YOUR GOAL ▸
Write out every line of the data below verbatim, changing nothing.

RECORDS TO PROCESS ▸
########
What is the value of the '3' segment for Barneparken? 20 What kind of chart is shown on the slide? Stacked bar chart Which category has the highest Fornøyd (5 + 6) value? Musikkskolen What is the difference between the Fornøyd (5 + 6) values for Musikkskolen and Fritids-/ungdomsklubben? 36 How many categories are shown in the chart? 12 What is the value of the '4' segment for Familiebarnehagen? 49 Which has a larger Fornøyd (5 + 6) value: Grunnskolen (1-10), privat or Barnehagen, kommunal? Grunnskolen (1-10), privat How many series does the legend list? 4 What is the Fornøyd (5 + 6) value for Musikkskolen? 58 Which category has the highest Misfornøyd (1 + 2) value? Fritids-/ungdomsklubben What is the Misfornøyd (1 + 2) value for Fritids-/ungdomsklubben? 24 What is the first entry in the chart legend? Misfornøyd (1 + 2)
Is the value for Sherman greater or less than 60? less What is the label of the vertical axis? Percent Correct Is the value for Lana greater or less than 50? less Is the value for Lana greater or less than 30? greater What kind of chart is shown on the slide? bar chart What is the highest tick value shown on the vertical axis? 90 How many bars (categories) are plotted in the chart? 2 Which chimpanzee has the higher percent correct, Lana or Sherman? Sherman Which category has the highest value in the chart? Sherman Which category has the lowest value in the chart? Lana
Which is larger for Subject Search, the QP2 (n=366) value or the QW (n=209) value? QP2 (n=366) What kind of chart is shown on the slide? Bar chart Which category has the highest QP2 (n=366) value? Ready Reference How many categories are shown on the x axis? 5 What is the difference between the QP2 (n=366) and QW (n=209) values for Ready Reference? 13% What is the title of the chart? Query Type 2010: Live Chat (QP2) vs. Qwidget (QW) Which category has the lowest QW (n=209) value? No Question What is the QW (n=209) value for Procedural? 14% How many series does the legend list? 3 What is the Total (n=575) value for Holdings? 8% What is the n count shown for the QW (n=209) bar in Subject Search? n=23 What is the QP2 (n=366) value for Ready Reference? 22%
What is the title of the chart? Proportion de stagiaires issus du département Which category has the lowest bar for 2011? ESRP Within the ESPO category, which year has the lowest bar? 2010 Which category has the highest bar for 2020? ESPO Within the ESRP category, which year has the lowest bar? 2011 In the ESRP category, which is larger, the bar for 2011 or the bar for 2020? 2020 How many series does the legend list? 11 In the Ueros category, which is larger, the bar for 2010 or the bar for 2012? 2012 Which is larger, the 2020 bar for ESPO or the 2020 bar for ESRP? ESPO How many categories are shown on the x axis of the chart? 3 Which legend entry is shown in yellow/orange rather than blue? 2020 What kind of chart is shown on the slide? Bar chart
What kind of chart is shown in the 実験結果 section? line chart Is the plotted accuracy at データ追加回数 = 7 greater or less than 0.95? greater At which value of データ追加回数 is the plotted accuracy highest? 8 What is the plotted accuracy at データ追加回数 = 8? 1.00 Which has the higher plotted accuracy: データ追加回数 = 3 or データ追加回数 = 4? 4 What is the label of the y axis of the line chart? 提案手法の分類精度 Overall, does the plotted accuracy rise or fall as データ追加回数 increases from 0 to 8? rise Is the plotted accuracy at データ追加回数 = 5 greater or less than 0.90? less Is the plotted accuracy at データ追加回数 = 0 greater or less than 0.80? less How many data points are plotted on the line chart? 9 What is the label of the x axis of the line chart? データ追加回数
########
ANSWER TO THIS TASK ▸
What is the value of the '3' segment for Barneparken? 20 What kind of chart is shown on the slide? Stacked bar chart Which category has the highest Fornøyd (5 + 6) value? Musikkskolen What is the difference between the Fornøyd (5 + 6) values for Musikkskolen and Fritids-/ungdomsklubben? 36 How many categories are shown in the chart? 12 What is the value of the '4' segment for Familiebarnehagen? 49 Which has a larger Fornøyd (5 + 6) value: Grunnskolen (1-10), privat or Barnehagen, kommunal? Grunnskolen (1-10), privat How many series does the legend list? 4 What is the Fornøyd (5 + 6) value for Musikkskolen? 58 Which category has the highest Misfornøyd (1 + 2) value? Fritids-/ungdomsklubben What is the Misfornøyd (1 + 2) value for Fritids-/ungdomsklubben? 24 What is the first entry in the chart legend? Misfornøyd (1 + 2)
Is the value for Sherman greater or less than 60? less What is the label of the vertical axis? Percent Correct Is the value for Lana greater or less than 50? less Is the value for Lana greater or less than 30? greater What kind of chart is shown on the slide? bar chart What is the highest tick value shown on the vertical axis? 90 How many bars (categories) are plotted in the chart? 2 Which chimpanzee has the higher percent correct, Lana or Sherman? Sherman Which category has the highest value in the chart? Sherman Which category has the lowest value in the chart? Lana
Which is larger for Subject Search, the QP2 (n=366) value or the QW (n=209) value? QP2 (n=366) What kind of chart is shown on the slide? Bar chart Which category has the highest QP2 (n=366) value? Ready Reference How many categories are shown on the x axis? 5 What is the difference between the QP2 (n=366) and QW (n=209) values for Ready Reference? 13% What is the title of the chart? Query Type 2010: Live Chat (QP2) vs. Qwidget (QW) Which category has the lowest QW (n=209) value? No Question What is the QW (n=209) value for Procedural? 14% How many series does the legend list? 3 What is the Total (n=575) value for Holdings? 8% What is the n count shown for the QW (n=209) bar in Subject Search? n=23 What is the QP2 (n=366) value for Ready Reference? 22%
What is the title of the chart? Proportion de stagiaires issus du département Which category has the lowest bar for 2011? ESRP Within the ESPO category, which year has the lowest bar? 2010 Which category has the highest bar for 2020? ESPO Within the ESRP category, which year has the lowest bar? 2011 In the ESRP category, which is larger, the bar for 2011 or the bar for 2020? 2020 How many series does the legend list? 11 In the Ueros category, which is larger, the bar for 2010 or the bar for 2012? 2012 Which is larger, the 2020 bar for ESPO or the 2020 bar for ESRP? ESPO How many categories are shown on the x axis of the chart? 3 Which legend entry is shown in yellow/orange rather than blue? 2020 What kind of chart is shown on the slide? Bar chart
What kind of chart is shown in the 実験結果 section? line chart Is the plotted accuracy at データ追加回数 = 7 greater or less than 0.95? greater At which value of データ追加回数 is the plotted accuracy highest? 8 What is the plotted accuracy at データ追加回数 = 8? 1.00 Which has the higher plotted accuracy: データ追加回数 = 3 or データ追加回数 = 4? 4 What is the label of the y axis of the line chart? 提案手法の分類精度 Overall, does the plotted accuracy rise or fall as データ追加回数 increases from 0 to 8? rise Is the plotted accuracy at データ追加回数 = 5 greater or less than 0.90? less Is the plotted accuracy at データ追加回数 = 0 greater or less than 0.80? less How many data points are plotted on the line chart? 9 What is the label of the x axis of the line chart? データ追加回数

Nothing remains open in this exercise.